#### GOAL
Update every item below by replacing "metal pole" with "steel lamppost" throughout and leaving everything else unchanged, omitting the pictures from your answer.

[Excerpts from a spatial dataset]
+ + + + + + +

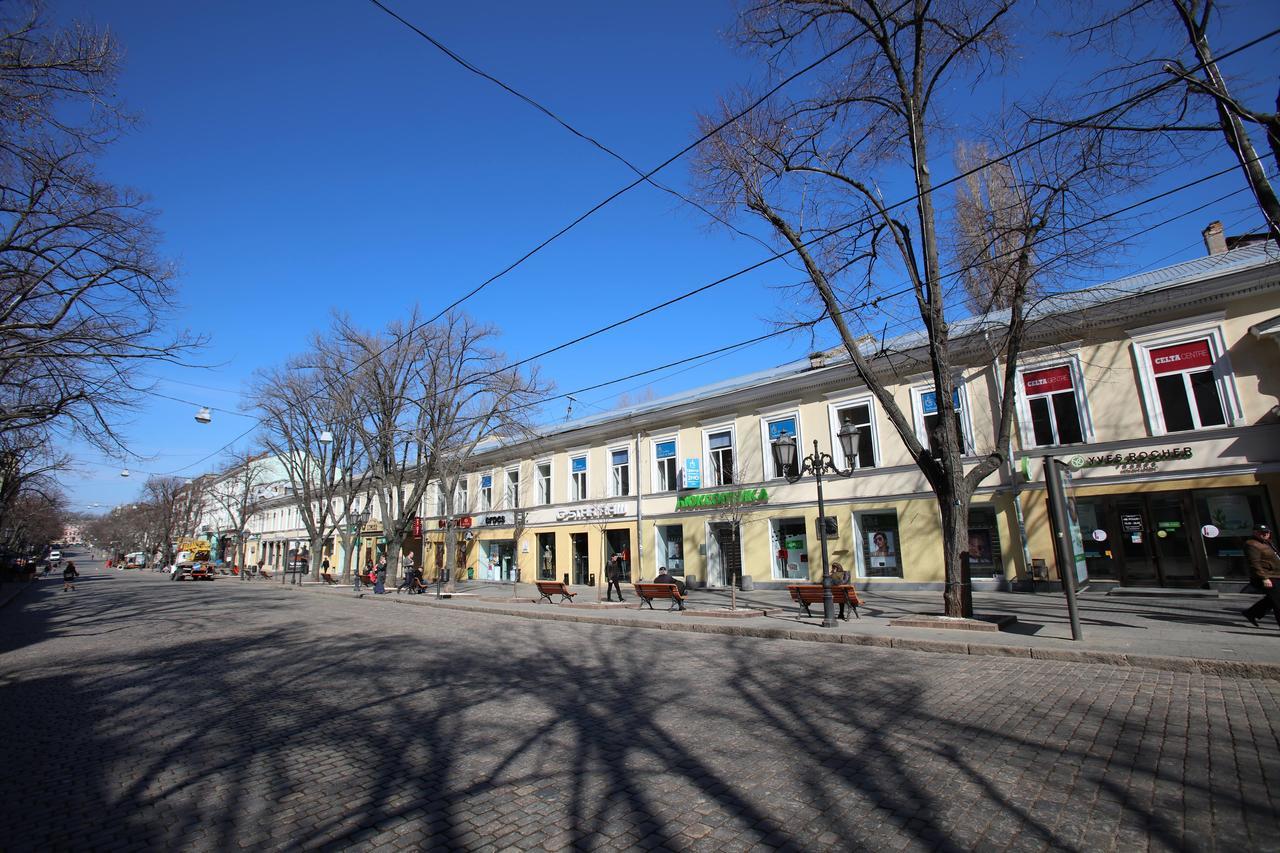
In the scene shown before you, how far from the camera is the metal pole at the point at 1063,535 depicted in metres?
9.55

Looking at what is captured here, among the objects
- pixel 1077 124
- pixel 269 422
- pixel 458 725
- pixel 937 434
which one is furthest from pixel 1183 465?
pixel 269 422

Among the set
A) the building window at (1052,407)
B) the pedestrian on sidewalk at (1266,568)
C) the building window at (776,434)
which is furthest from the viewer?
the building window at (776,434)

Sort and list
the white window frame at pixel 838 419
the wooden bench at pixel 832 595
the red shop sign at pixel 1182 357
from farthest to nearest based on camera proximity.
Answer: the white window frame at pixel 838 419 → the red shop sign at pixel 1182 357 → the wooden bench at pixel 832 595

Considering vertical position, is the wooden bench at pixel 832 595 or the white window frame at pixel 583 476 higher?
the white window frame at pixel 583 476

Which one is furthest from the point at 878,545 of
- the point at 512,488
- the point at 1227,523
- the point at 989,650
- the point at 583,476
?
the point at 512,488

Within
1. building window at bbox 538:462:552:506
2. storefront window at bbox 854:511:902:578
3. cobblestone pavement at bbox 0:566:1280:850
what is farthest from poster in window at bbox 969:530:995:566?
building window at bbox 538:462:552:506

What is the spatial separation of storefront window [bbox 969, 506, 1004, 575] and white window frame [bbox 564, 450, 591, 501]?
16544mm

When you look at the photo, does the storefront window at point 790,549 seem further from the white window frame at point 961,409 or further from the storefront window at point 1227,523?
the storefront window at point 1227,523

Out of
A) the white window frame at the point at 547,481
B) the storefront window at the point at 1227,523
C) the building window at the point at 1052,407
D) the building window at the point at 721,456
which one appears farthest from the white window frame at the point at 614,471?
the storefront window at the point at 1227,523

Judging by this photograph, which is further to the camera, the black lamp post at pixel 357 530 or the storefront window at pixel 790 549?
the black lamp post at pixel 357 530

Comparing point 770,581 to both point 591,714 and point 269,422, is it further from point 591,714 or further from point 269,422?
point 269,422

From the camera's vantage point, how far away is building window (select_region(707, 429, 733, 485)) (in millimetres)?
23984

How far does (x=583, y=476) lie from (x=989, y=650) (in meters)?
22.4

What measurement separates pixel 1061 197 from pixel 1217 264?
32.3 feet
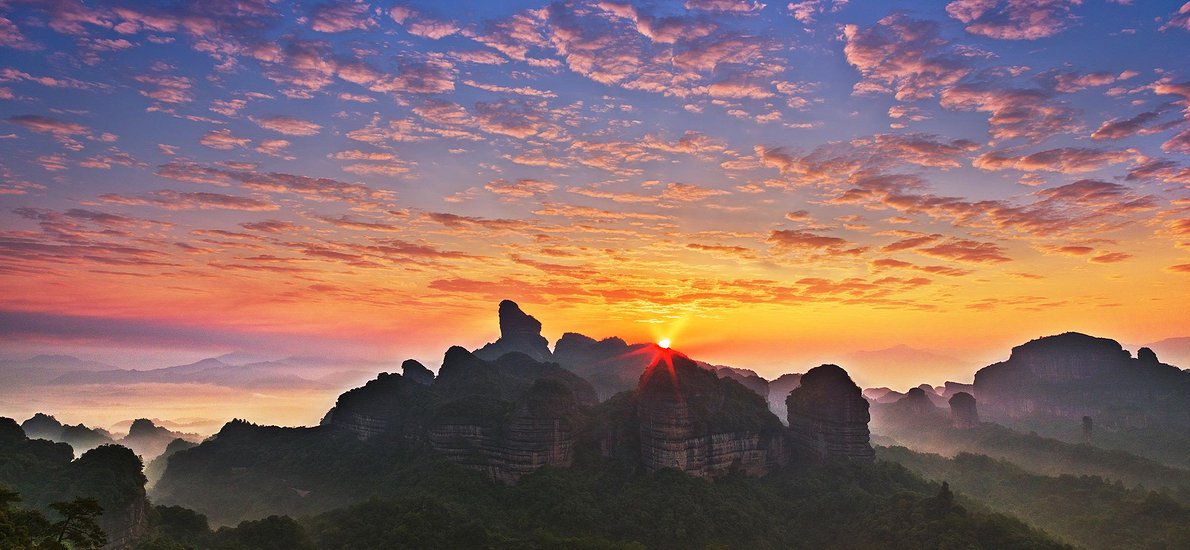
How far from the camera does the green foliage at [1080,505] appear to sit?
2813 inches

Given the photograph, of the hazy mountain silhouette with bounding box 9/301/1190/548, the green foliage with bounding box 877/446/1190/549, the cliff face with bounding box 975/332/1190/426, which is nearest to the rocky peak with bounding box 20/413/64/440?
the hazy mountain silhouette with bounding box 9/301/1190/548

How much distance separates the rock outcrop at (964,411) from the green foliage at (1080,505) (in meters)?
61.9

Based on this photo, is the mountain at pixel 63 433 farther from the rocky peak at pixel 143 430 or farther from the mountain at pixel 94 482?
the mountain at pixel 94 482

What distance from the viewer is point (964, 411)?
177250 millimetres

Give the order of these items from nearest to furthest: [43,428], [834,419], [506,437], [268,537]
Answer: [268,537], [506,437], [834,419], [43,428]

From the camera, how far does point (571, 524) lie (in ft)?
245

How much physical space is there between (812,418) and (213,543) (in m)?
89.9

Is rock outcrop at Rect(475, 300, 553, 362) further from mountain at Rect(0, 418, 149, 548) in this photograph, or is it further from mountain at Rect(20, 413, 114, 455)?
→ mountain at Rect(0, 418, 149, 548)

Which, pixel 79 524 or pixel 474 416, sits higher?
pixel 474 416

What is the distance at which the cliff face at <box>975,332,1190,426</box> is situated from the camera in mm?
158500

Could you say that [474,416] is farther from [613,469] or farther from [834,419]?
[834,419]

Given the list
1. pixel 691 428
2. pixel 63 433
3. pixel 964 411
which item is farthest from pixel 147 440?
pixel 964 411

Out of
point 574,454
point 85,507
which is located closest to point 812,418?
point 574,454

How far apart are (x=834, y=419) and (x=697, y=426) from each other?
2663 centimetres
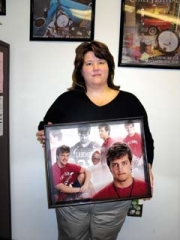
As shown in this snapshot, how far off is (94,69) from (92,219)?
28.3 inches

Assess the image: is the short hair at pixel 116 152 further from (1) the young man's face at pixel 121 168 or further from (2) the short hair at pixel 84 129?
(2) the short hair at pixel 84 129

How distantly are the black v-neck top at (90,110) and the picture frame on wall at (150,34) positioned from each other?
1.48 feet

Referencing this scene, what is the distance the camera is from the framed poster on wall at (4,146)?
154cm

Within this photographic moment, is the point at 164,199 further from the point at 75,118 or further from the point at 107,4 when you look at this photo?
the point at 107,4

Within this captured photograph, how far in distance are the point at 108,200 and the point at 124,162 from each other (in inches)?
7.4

+ + + + + + +

#### SOLUTION
In the scene shown before you, how far from the camera is the steel lamppost at the point at 1063,535 depicted in metres?
9.55

Looking at what is captured here, among the objects
- pixel 1077 124
- pixel 269 422
- pixel 458 725
- pixel 937 434
which one is furthest from pixel 1183 465?
pixel 269 422

Among the set
A) the building window at (1052,407)
B) the pedestrian on sidewalk at (1266,568)
C) the building window at (776,434)
which is furthest from the viewer?
the building window at (776,434)

Sort and list
the white window frame at pixel 838 419
the wooden bench at pixel 832 595
the red shop sign at pixel 1182 357
from farthest to nearest based on camera proximity.
Answer: the white window frame at pixel 838 419 → the red shop sign at pixel 1182 357 → the wooden bench at pixel 832 595

Considering vertical position, is the wooden bench at pixel 832 595 or the white window frame at pixel 583 476 higher?
the white window frame at pixel 583 476

Which one is furthest from the point at 878,545 of
- the point at 512,488
- the point at 1227,523
- the point at 989,650
- the point at 583,476
?
the point at 512,488

Within
1. building window at bbox 538:462:552:506
2. storefront window at bbox 854:511:902:578
3. cobblestone pavement at bbox 0:566:1280:850
what is farthest from poster in window at bbox 969:530:995:566?
building window at bbox 538:462:552:506

What is the spatial separation of storefront window [bbox 969, 506, 1004, 575] and white window frame [bbox 564, 450, 591, 501]?
16544mm

When you look at the photo, does the storefront window at point 790,549 seem further from the white window frame at point 961,409 or further from the storefront window at point 1227,523?
the storefront window at point 1227,523

Out of
A) the white window frame at the point at 547,481
B) the storefront window at the point at 1227,523
C) the building window at the point at 1052,407
D) the building window at the point at 721,456
which one appears farthest from the white window frame at the point at 614,471?
the storefront window at the point at 1227,523

Judging by this photograph, which is further to the camera, the black lamp post at pixel 357 530 or the storefront window at pixel 790 549?
the black lamp post at pixel 357 530

Comparing point 770,581 to both point 591,714 and point 269,422, is it further from point 591,714 or further from point 269,422?
point 269,422

From the camera's vantage point, how far away is building window (select_region(707, 429, 733, 485)) (in millimetres)?
23984

How far does (x=583, y=476) lie from (x=989, y=650) (in meters)?
22.4

What measurement separates pixel 1061 197 from pixel 1217 264?
32.3 feet
How far from the camera does the green foliage at [1080,505] appear to sit?
2813 inches

Given the photograph, of the hazy mountain silhouette with bounding box 9/301/1190/548, the green foliage with bounding box 877/446/1190/549, the cliff face with bounding box 975/332/1190/426, which is nearest to the rocky peak with bounding box 20/413/64/440?
the hazy mountain silhouette with bounding box 9/301/1190/548

How much distance separates the rock outcrop at (964,411) from the green foliage at (1080,505) (in meters)?
61.9

Based on this photo, is the mountain at pixel 63 433 farther from the rocky peak at pixel 143 430 or farther from the mountain at pixel 94 482?
the mountain at pixel 94 482

What distance from the viewer is point (964, 411)?
177250 millimetres

Give the order of these items from nearest to furthest: [43,428], [834,419], [506,437], [268,537]
Answer: [268,537], [506,437], [834,419], [43,428]

From the camera, how far does point (571, 524) lie (in ft)?
245

How much physical space is there between (812,418) and (213,543) (in m)?
89.9

Is rock outcrop at Rect(475, 300, 553, 362) further from mountain at Rect(0, 418, 149, 548) in this photograph, or is it further from mountain at Rect(20, 413, 114, 455)?
→ mountain at Rect(0, 418, 149, 548)

Which, pixel 79 524 or pixel 474 416, sits higher?
pixel 474 416

What is the distance at which the cliff face at <box>975,332,1190,426</box> is situated from the camera in mm?
158500

Could you say that [474,416] is farther from [613,469] or farther from [834,419]?
[834,419]

Given the list
1. pixel 691 428
2. pixel 63 433
3. pixel 964 411
which item is farthest from pixel 147 440?
pixel 964 411

Out of
point 574,454
point 85,507
which is located closest to point 812,418?
point 574,454

How far apart are (x=834, y=419) and (x=697, y=426) from each other?
2663 centimetres
As shown in this snapshot, how far off is (94,69) from (92,219)?
28.3 inches

Assess the image: is the short hair at pixel 116 152 further from (1) the young man's face at pixel 121 168 or further from (2) the short hair at pixel 84 129?
(2) the short hair at pixel 84 129

How distantly are the black v-neck top at (90,110) and the picture frame on wall at (150,34) positioned from each other?
1.48 feet

Referencing this scene, what is the distance the camera is from the framed poster on wall at (4,146)?
154cm

Within this photographic moment, is the point at 164,199 further from the point at 75,118 or further from the point at 107,4 when you look at this photo?
the point at 107,4

Within this captured photograph, how far in distance are the point at 108,200 and the point at 124,162 from each other (in inches)?
7.4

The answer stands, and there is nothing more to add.